Après les révélations de la cellule investigation de Radio France vendredi 26 novembre sur les 700 millions d’euros, au bas mot, de patrimoine immobilier du diocèse de Paris, François Devaux, co-fondateur de l’association La parole libérée (aujourd’hui dissoute) ne cache pas son indignation. « J’atteins un niveau de colère et d’écœurement immense sur cette institution. Je me souviens encore de Monseigneur de Moulins-Beaufort [le président de la conférence des évêques de France] qui nous a dit, quelques heures après la sortie du rapport de la commission de Jean-Marc Sauvé, qu’il n’y a pas de lingots d’or cachés dans les caves de l’Eglise et que ça justifiait que les catholiques financent l’indemnisation des victimes. Quand je découvre l’ampleur de ce patrimoine, je me dis qu’il faut tout vérifier sur cette institution, puisqu’elle ne cesse de faire mensonge sur mensonge. »

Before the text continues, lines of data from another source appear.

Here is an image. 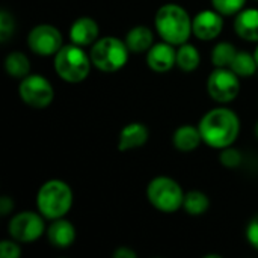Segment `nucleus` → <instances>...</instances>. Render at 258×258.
<instances>
[{
  "label": "nucleus",
  "mask_w": 258,
  "mask_h": 258,
  "mask_svg": "<svg viewBox=\"0 0 258 258\" xmlns=\"http://www.w3.org/2000/svg\"><path fill=\"white\" fill-rule=\"evenodd\" d=\"M203 142L215 150L231 147L240 133V119L234 110L225 106L213 107L198 122Z\"/></svg>",
  "instance_id": "obj_1"
},
{
  "label": "nucleus",
  "mask_w": 258,
  "mask_h": 258,
  "mask_svg": "<svg viewBox=\"0 0 258 258\" xmlns=\"http://www.w3.org/2000/svg\"><path fill=\"white\" fill-rule=\"evenodd\" d=\"M154 29L162 41H166L175 47L187 42L192 32V17L189 12L177 3L162 5L154 17Z\"/></svg>",
  "instance_id": "obj_2"
},
{
  "label": "nucleus",
  "mask_w": 258,
  "mask_h": 258,
  "mask_svg": "<svg viewBox=\"0 0 258 258\" xmlns=\"http://www.w3.org/2000/svg\"><path fill=\"white\" fill-rule=\"evenodd\" d=\"M74 203V194L68 183L53 178L45 181L36 194L38 212L48 221L65 218Z\"/></svg>",
  "instance_id": "obj_3"
},
{
  "label": "nucleus",
  "mask_w": 258,
  "mask_h": 258,
  "mask_svg": "<svg viewBox=\"0 0 258 258\" xmlns=\"http://www.w3.org/2000/svg\"><path fill=\"white\" fill-rule=\"evenodd\" d=\"M53 67L56 74L67 83H80L86 80L91 73V56L77 44H63V47L53 56Z\"/></svg>",
  "instance_id": "obj_4"
},
{
  "label": "nucleus",
  "mask_w": 258,
  "mask_h": 258,
  "mask_svg": "<svg viewBox=\"0 0 258 258\" xmlns=\"http://www.w3.org/2000/svg\"><path fill=\"white\" fill-rule=\"evenodd\" d=\"M89 56L92 67L101 73H116L127 65L130 50L125 41L116 36H103L91 45Z\"/></svg>",
  "instance_id": "obj_5"
},
{
  "label": "nucleus",
  "mask_w": 258,
  "mask_h": 258,
  "mask_svg": "<svg viewBox=\"0 0 258 258\" xmlns=\"http://www.w3.org/2000/svg\"><path fill=\"white\" fill-rule=\"evenodd\" d=\"M147 198L156 210L162 213H175L183 209L184 192L174 178L159 175L148 183Z\"/></svg>",
  "instance_id": "obj_6"
},
{
  "label": "nucleus",
  "mask_w": 258,
  "mask_h": 258,
  "mask_svg": "<svg viewBox=\"0 0 258 258\" xmlns=\"http://www.w3.org/2000/svg\"><path fill=\"white\" fill-rule=\"evenodd\" d=\"M45 218L39 212L24 210L14 215L8 222V234L18 243L36 242L45 234Z\"/></svg>",
  "instance_id": "obj_7"
},
{
  "label": "nucleus",
  "mask_w": 258,
  "mask_h": 258,
  "mask_svg": "<svg viewBox=\"0 0 258 258\" xmlns=\"http://www.w3.org/2000/svg\"><path fill=\"white\" fill-rule=\"evenodd\" d=\"M18 95L24 104L33 109H45L54 100V89L44 76L27 74L20 80Z\"/></svg>",
  "instance_id": "obj_8"
},
{
  "label": "nucleus",
  "mask_w": 258,
  "mask_h": 258,
  "mask_svg": "<svg viewBox=\"0 0 258 258\" xmlns=\"http://www.w3.org/2000/svg\"><path fill=\"white\" fill-rule=\"evenodd\" d=\"M207 92L216 103L228 104L240 94V77L231 68H215L207 79Z\"/></svg>",
  "instance_id": "obj_9"
},
{
  "label": "nucleus",
  "mask_w": 258,
  "mask_h": 258,
  "mask_svg": "<svg viewBox=\"0 0 258 258\" xmlns=\"http://www.w3.org/2000/svg\"><path fill=\"white\" fill-rule=\"evenodd\" d=\"M27 47L32 53L42 57L54 56L63 47V36L56 26L42 23L32 27L27 33Z\"/></svg>",
  "instance_id": "obj_10"
},
{
  "label": "nucleus",
  "mask_w": 258,
  "mask_h": 258,
  "mask_svg": "<svg viewBox=\"0 0 258 258\" xmlns=\"http://www.w3.org/2000/svg\"><path fill=\"white\" fill-rule=\"evenodd\" d=\"M224 29V15L213 9L200 11L192 18V32L194 36L200 41H213L216 39Z\"/></svg>",
  "instance_id": "obj_11"
},
{
  "label": "nucleus",
  "mask_w": 258,
  "mask_h": 258,
  "mask_svg": "<svg viewBox=\"0 0 258 258\" xmlns=\"http://www.w3.org/2000/svg\"><path fill=\"white\" fill-rule=\"evenodd\" d=\"M175 45L162 41L154 42V45L147 51V65L154 73H168L174 67H177V50Z\"/></svg>",
  "instance_id": "obj_12"
},
{
  "label": "nucleus",
  "mask_w": 258,
  "mask_h": 258,
  "mask_svg": "<svg viewBox=\"0 0 258 258\" xmlns=\"http://www.w3.org/2000/svg\"><path fill=\"white\" fill-rule=\"evenodd\" d=\"M70 41L80 47H91L100 38V26L92 17H79L70 27Z\"/></svg>",
  "instance_id": "obj_13"
},
{
  "label": "nucleus",
  "mask_w": 258,
  "mask_h": 258,
  "mask_svg": "<svg viewBox=\"0 0 258 258\" xmlns=\"http://www.w3.org/2000/svg\"><path fill=\"white\" fill-rule=\"evenodd\" d=\"M47 240L57 249H68L76 242V227L65 218H59L50 222L45 231Z\"/></svg>",
  "instance_id": "obj_14"
},
{
  "label": "nucleus",
  "mask_w": 258,
  "mask_h": 258,
  "mask_svg": "<svg viewBox=\"0 0 258 258\" xmlns=\"http://www.w3.org/2000/svg\"><path fill=\"white\" fill-rule=\"evenodd\" d=\"M150 139V130L144 122H130L124 125L118 136V150L121 153L138 150Z\"/></svg>",
  "instance_id": "obj_15"
},
{
  "label": "nucleus",
  "mask_w": 258,
  "mask_h": 258,
  "mask_svg": "<svg viewBox=\"0 0 258 258\" xmlns=\"http://www.w3.org/2000/svg\"><path fill=\"white\" fill-rule=\"evenodd\" d=\"M234 32L248 42H258V8H243L234 15Z\"/></svg>",
  "instance_id": "obj_16"
},
{
  "label": "nucleus",
  "mask_w": 258,
  "mask_h": 258,
  "mask_svg": "<svg viewBox=\"0 0 258 258\" xmlns=\"http://www.w3.org/2000/svg\"><path fill=\"white\" fill-rule=\"evenodd\" d=\"M201 142H203V136L198 125H192V124L180 125L172 135V145L180 153H192L198 150Z\"/></svg>",
  "instance_id": "obj_17"
},
{
  "label": "nucleus",
  "mask_w": 258,
  "mask_h": 258,
  "mask_svg": "<svg viewBox=\"0 0 258 258\" xmlns=\"http://www.w3.org/2000/svg\"><path fill=\"white\" fill-rule=\"evenodd\" d=\"M124 41L130 53H135V54L147 53L154 45V32L148 26L138 24L127 32Z\"/></svg>",
  "instance_id": "obj_18"
},
{
  "label": "nucleus",
  "mask_w": 258,
  "mask_h": 258,
  "mask_svg": "<svg viewBox=\"0 0 258 258\" xmlns=\"http://www.w3.org/2000/svg\"><path fill=\"white\" fill-rule=\"evenodd\" d=\"M5 70L12 79L21 80L23 77L30 74V60L23 51L14 50L5 57Z\"/></svg>",
  "instance_id": "obj_19"
},
{
  "label": "nucleus",
  "mask_w": 258,
  "mask_h": 258,
  "mask_svg": "<svg viewBox=\"0 0 258 258\" xmlns=\"http://www.w3.org/2000/svg\"><path fill=\"white\" fill-rule=\"evenodd\" d=\"M201 63V54L194 44L184 42L177 48V67L184 73H192L198 70Z\"/></svg>",
  "instance_id": "obj_20"
},
{
  "label": "nucleus",
  "mask_w": 258,
  "mask_h": 258,
  "mask_svg": "<svg viewBox=\"0 0 258 258\" xmlns=\"http://www.w3.org/2000/svg\"><path fill=\"white\" fill-rule=\"evenodd\" d=\"M210 209V198L201 190H189L184 194L183 210L190 216H201Z\"/></svg>",
  "instance_id": "obj_21"
},
{
  "label": "nucleus",
  "mask_w": 258,
  "mask_h": 258,
  "mask_svg": "<svg viewBox=\"0 0 258 258\" xmlns=\"http://www.w3.org/2000/svg\"><path fill=\"white\" fill-rule=\"evenodd\" d=\"M230 68L240 77V79H248L252 77L258 70V63L255 60V56L249 51H237L234 60L231 62Z\"/></svg>",
  "instance_id": "obj_22"
},
{
  "label": "nucleus",
  "mask_w": 258,
  "mask_h": 258,
  "mask_svg": "<svg viewBox=\"0 0 258 258\" xmlns=\"http://www.w3.org/2000/svg\"><path fill=\"white\" fill-rule=\"evenodd\" d=\"M237 51L239 50L231 42H227V41L218 42L212 50V65L215 68H230Z\"/></svg>",
  "instance_id": "obj_23"
},
{
  "label": "nucleus",
  "mask_w": 258,
  "mask_h": 258,
  "mask_svg": "<svg viewBox=\"0 0 258 258\" xmlns=\"http://www.w3.org/2000/svg\"><path fill=\"white\" fill-rule=\"evenodd\" d=\"M210 2L212 6L224 17H231L239 14L246 5V0H210Z\"/></svg>",
  "instance_id": "obj_24"
},
{
  "label": "nucleus",
  "mask_w": 258,
  "mask_h": 258,
  "mask_svg": "<svg viewBox=\"0 0 258 258\" xmlns=\"http://www.w3.org/2000/svg\"><path fill=\"white\" fill-rule=\"evenodd\" d=\"M219 162L222 166L225 168H230V169H234V168H239L243 162V154L234 148L233 145L231 147H227V148H222L221 153H219Z\"/></svg>",
  "instance_id": "obj_25"
},
{
  "label": "nucleus",
  "mask_w": 258,
  "mask_h": 258,
  "mask_svg": "<svg viewBox=\"0 0 258 258\" xmlns=\"http://www.w3.org/2000/svg\"><path fill=\"white\" fill-rule=\"evenodd\" d=\"M14 30H15L14 15L9 11L2 9L0 11V42H6L12 36Z\"/></svg>",
  "instance_id": "obj_26"
},
{
  "label": "nucleus",
  "mask_w": 258,
  "mask_h": 258,
  "mask_svg": "<svg viewBox=\"0 0 258 258\" xmlns=\"http://www.w3.org/2000/svg\"><path fill=\"white\" fill-rule=\"evenodd\" d=\"M0 257L2 258H20L21 257V248L17 240H2L0 242Z\"/></svg>",
  "instance_id": "obj_27"
},
{
  "label": "nucleus",
  "mask_w": 258,
  "mask_h": 258,
  "mask_svg": "<svg viewBox=\"0 0 258 258\" xmlns=\"http://www.w3.org/2000/svg\"><path fill=\"white\" fill-rule=\"evenodd\" d=\"M246 240L254 249L258 251V215H255L249 221V224L246 227Z\"/></svg>",
  "instance_id": "obj_28"
},
{
  "label": "nucleus",
  "mask_w": 258,
  "mask_h": 258,
  "mask_svg": "<svg viewBox=\"0 0 258 258\" xmlns=\"http://www.w3.org/2000/svg\"><path fill=\"white\" fill-rule=\"evenodd\" d=\"M14 207H15V204H14V200L11 197L3 195L0 198V215L2 216H6V215L12 213L14 212Z\"/></svg>",
  "instance_id": "obj_29"
},
{
  "label": "nucleus",
  "mask_w": 258,
  "mask_h": 258,
  "mask_svg": "<svg viewBox=\"0 0 258 258\" xmlns=\"http://www.w3.org/2000/svg\"><path fill=\"white\" fill-rule=\"evenodd\" d=\"M138 252H135L128 246H119L113 251V258H136Z\"/></svg>",
  "instance_id": "obj_30"
},
{
  "label": "nucleus",
  "mask_w": 258,
  "mask_h": 258,
  "mask_svg": "<svg viewBox=\"0 0 258 258\" xmlns=\"http://www.w3.org/2000/svg\"><path fill=\"white\" fill-rule=\"evenodd\" d=\"M254 56H255V60H257V63H258V42H257V47H255V50H254Z\"/></svg>",
  "instance_id": "obj_31"
},
{
  "label": "nucleus",
  "mask_w": 258,
  "mask_h": 258,
  "mask_svg": "<svg viewBox=\"0 0 258 258\" xmlns=\"http://www.w3.org/2000/svg\"><path fill=\"white\" fill-rule=\"evenodd\" d=\"M204 258H221V255H204Z\"/></svg>",
  "instance_id": "obj_32"
},
{
  "label": "nucleus",
  "mask_w": 258,
  "mask_h": 258,
  "mask_svg": "<svg viewBox=\"0 0 258 258\" xmlns=\"http://www.w3.org/2000/svg\"><path fill=\"white\" fill-rule=\"evenodd\" d=\"M254 132H255V136H257V139H258V121H257V124H255V128H254Z\"/></svg>",
  "instance_id": "obj_33"
},
{
  "label": "nucleus",
  "mask_w": 258,
  "mask_h": 258,
  "mask_svg": "<svg viewBox=\"0 0 258 258\" xmlns=\"http://www.w3.org/2000/svg\"><path fill=\"white\" fill-rule=\"evenodd\" d=\"M255 2H258V0H255Z\"/></svg>",
  "instance_id": "obj_34"
}]
</instances>
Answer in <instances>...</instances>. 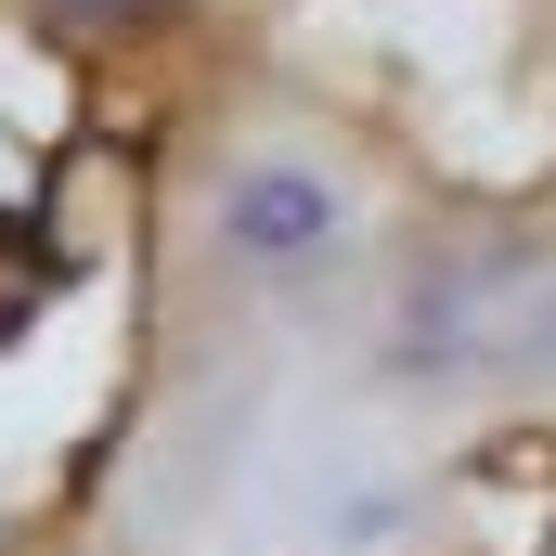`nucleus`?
Masks as SVG:
<instances>
[{"label":"nucleus","instance_id":"f257e3e1","mask_svg":"<svg viewBox=\"0 0 556 556\" xmlns=\"http://www.w3.org/2000/svg\"><path fill=\"white\" fill-rule=\"evenodd\" d=\"M350 220H363V207H350V181H337L324 155H247V168L220 181V247L260 260V273L350 247Z\"/></svg>","mask_w":556,"mask_h":556},{"label":"nucleus","instance_id":"f03ea898","mask_svg":"<svg viewBox=\"0 0 556 556\" xmlns=\"http://www.w3.org/2000/svg\"><path fill=\"white\" fill-rule=\"evenodd\" d=\"M453 376H479V389H556V285H518L505 311H466Z\"/></svg>","mask_w":556,"mask_h":556},{"label":"nucleus","instance_id":"7ed1b4c3","mask_svg":"<svg viewBox=\"0 0 556 556\" xmlns=\"http://www.w3.org/2000/svg\"><path fill=\"white\" fill-rule=\"evenodd\" d=\"M402 26H415L427 65H492V39H505V0H402Z\"/></svg>","mask_w":556,"mask_h":556},{"label":"nucleus","instance_id":"20e7f679","mask_svg":"<svg viewBox=\"0 0 556 556\" xmlns=\"http://www.w3.org/2000/svg\"><path fill=\"white\" fill-rule=\"evenodd\" d=\"M0 130H65V78H52V65H26V52H0Z\"/></svg>","mask_w":556,"mask_h":556},{"label":"nucleus","instance_id":"39448f33","mask_svg":"<svg viewBox=\"0 0 556 556\" xmlns=\"http://www.w3.org/2000/svg\"><path fill=\"white\" fill-rule=\"evenodd\" d=\"M0 194H13V142H0Z\"/></svg>","mask_w":556,"mask_h":556}]
</instances>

« Les catholiques ont le droit de connaître le patrimoine de l’Eglise. On connaît le niveau d’exigence et de transparence demandé aux entreprises, aux fondations, aux institutions. L’Eglise ne peut pas y échapper. Ça invite à engager un audit qui doit être imposé à l’église catholique et fait par une instance indépendante de l’église catholique », poursuit François Devaux.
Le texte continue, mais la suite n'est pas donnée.